Community Research and Development Information Service - CORDIS

Protecting murals via acoustic waves

A portable instrument for the detection and measurement of detachment extension in mural paintings has been developed.
Protecting murals via acoustic waves
In order to assess the efficiency of protection treatments of mural paintings and mosaics, it is vital to obtain precise damage definition and measurement prior to and following restoration. Thus far, the most common techniques restorers employ to detect separation zones in frescos are either too empiric and destructive or too complex to interpret.

The new technique, which involves a portable instrument to detect and measure detachment in mural paintings, provides a means of assessing the separation zones without damaging the work of art. It provides a physical indicator of the separation zones with a novel technique for revealing detachments via acoustic imageries.

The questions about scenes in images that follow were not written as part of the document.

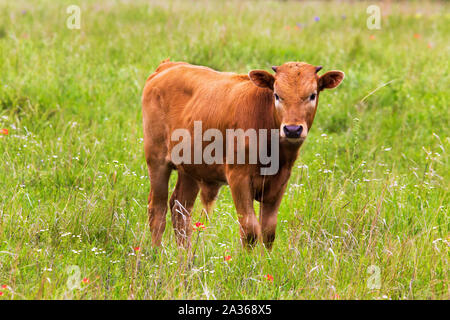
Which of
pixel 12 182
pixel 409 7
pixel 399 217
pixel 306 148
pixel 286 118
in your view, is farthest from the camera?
pixel 409 7

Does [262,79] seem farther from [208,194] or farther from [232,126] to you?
[208,194]

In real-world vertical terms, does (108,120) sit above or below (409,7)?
below

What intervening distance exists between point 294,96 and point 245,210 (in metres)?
0.87

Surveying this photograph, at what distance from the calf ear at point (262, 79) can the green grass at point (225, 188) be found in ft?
3.43

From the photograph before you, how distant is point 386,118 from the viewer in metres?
7.71

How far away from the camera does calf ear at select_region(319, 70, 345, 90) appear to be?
467cm

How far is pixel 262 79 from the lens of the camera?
15.3 ft

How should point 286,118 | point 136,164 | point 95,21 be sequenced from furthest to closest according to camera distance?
point 95,21 < point 136,164 < point 286,118

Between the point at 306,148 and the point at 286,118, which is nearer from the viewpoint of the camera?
the point at 286,118

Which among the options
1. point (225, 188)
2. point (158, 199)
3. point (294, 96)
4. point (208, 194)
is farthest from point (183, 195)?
point (294, 96)

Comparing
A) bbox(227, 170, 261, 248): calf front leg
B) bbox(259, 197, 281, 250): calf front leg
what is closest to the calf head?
bbox(227, 170, 261, 248): calf front leg
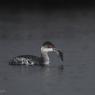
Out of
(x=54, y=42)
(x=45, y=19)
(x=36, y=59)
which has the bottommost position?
(x=36, y=59)

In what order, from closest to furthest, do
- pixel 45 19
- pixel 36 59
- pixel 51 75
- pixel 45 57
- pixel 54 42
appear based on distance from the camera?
pixel 51 75 → pixel 36 59 → pixel 45 57 → pixel 54 42 → pixel 45 19

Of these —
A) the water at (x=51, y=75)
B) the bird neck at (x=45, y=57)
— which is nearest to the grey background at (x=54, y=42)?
the water at (x=51, y=75)

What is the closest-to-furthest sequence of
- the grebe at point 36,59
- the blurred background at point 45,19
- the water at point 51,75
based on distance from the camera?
the water at point 51,75 < the grebe at point 36,59 < the blurred background at point 45,19

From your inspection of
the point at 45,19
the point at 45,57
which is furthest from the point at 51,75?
the point at 45,19

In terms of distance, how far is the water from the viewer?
749 inches

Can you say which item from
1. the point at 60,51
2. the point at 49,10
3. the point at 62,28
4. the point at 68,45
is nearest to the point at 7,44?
the point at 68,45

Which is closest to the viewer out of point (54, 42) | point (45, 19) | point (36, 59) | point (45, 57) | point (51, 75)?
point (51, 75)

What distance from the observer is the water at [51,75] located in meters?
19.0

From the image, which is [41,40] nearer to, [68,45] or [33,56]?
[68,45]

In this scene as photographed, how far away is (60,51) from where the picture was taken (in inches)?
920

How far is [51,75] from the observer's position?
20.8m

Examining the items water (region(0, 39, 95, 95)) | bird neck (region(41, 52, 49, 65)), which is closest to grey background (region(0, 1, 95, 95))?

These imageries are connected to the acoustic energy that is absorbed while the painting is insonified by a proper non-invasive acoustic wave. The acoustic wave excites the surface and the sensor then detects the signal from an appropriate distance.

This method can expose both large and small deviations related to the degree of detachment concealed in the interface within the layers located between the plaster and the wall. The results of the measurements are displayed via a planar or by 3-D distribution.

This new technique can provide an important contribution to a vital part of the conservation of cultural heritage. The proponents seek technical collaboration with companies that can move the prototype to the industrial level.